# scrapping metal



## Craftworks (Dec 18, 2013)

Aside from my abilities
In the last 4 years I HAVE BECOME A EXPERT SCRAPPER & make money doing it. 
Do any members incorporate metal trash from properties as money. Naturally I am not a wacko that takes copper from abandon homes .


----------



## grayghost (Aug 25, 2013)

first big trashout I did we got 1400.00+ in metal, that helped finance the job and keep us running for a while


----------



## BamaPPC (May 7, 2012)

We do not remove anything that's attached. If it's laying around, we remove it. And that includes scrap metal. And yes, we recycle.


----------



## Craigslist Hack (Jun 14, 2012)

We have NEVER tried because it takes too much time and doesn't pay much. We are on a job right now that has numerous appliances and the client seems sketchy. I told the guys that we are going to recycle this time and see if it will at least cover our dump fees.


----------



## Cleanupman (Nov 23, 2012)

We keep a 44 yard bin at our office for steel.
comes in at about 12-1400 each time....
You should be able to work something out like we did.
The arrangement we made is strictly steel no liquids etc...we get a minimum of $25 over TARE that you would receive taking in a truck load....


----------



## Craftworks (Dec 18, 2013)

Craigslist Hack said:


> We have NEVER tried because it takes too much time and doesn't pay much. We are on a job right now that has numerous appliances and the client seems sketchy. I told the guys that we are going to recycle this time and see if it will at least cover our dump fees.


You can figure for each 100 pounds of weight you have $9 to $10 if you keep a neat truck with tools organized then a trailer large enough for all the possible items you see might make it worth having , Wile there are different prices for different metals ,you most likely don't want to dismantle to pull the utmost amt of money. You probably just want mix load , BUT all power cords should be saved in a pail as they go for around a buck a pound . items like baby strollers and other things with 60% metal are also fine 
The day you go to recycle look at whats on the large pile of mixed metals you will then see that you have been tossing Money away for years.

The key is -
The scrapping of metals has to be incorporated with your normal travels. 
Special trips cause a loss of time and fuel and then it might not be worth it.
Wile on the way to the yard it's very common to see a microwave at the curb or a oven - water heaters . By the time you hit the yard you have some good weight


----------



## Craigslist Hack (Jun 14, 2012)

I just cashed out at the scrap yard. TOTAL waste of my time the time lost seperating the metal and loading it separate thwdeiving it to the scrap yard not only am I probably in the hole but I had other jobs to go do. Unless there is an enormous amount of metal I won't be doing this again.

Questions to answer:
(A) In the scrap metal thread above, rewrite the paragraph beginning "We have NEVER tried" as a short bulleted list that keeps its main facts.
(B) Please set down the passage of the scrap metal thread from "You can figure" up to and including "away for years.".
(C) State whether each statement agrees with the scrap metal thread, answering yes or no and quoting the deciding words: (i) grayghost's first big trashout brought in more than $1,400 in metal; (ii) BamaPPC removes items that are attached; (iii) Craftworks says power cords sell for around a dollar a pound.

Dataset content:

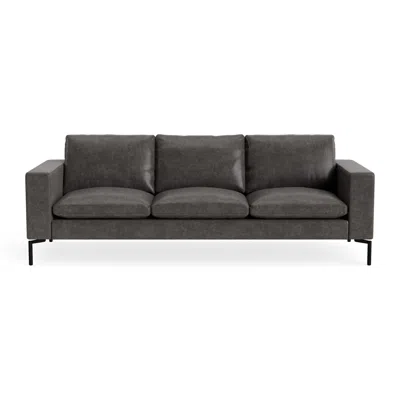 Blu Dot New Standard 92" Sofa - Slate Leather / Black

Answers to the exercises:
(A)
- They have never tried scrapping because it takes too much time and pays little.
- Their current job has numerous appliances, and the client seems sketchy.
- This time they plan to recycle to see whether it at least covers their dump fees.

(B)
You can figure for each 100 pounds of weight you have $9 to $10 if you keep a neat truck with tools organized then a trailer large enough for all the possible items you see might make it worth having , Wile there are different prices for different metals ,you most likely don't want to dismantle to pull the utmost amt of money. You probably just want mix load , BUT all power cords should be saved in a pail as they go for around a buck a pound . items like baby strollers and other things with 60% metal are also fine 
The day you go to recycle look at whats on the large pile of mixed metals you will then see that you have been tossing Money away for years.

(C)
(i) Yes: "first big trashout I did we got 1400.00+ in metal"
(ii) No: "We do not remove anything that's attached."
(iii) Yes: "all power cords should be saved in a pail as they go for around a buck a pound"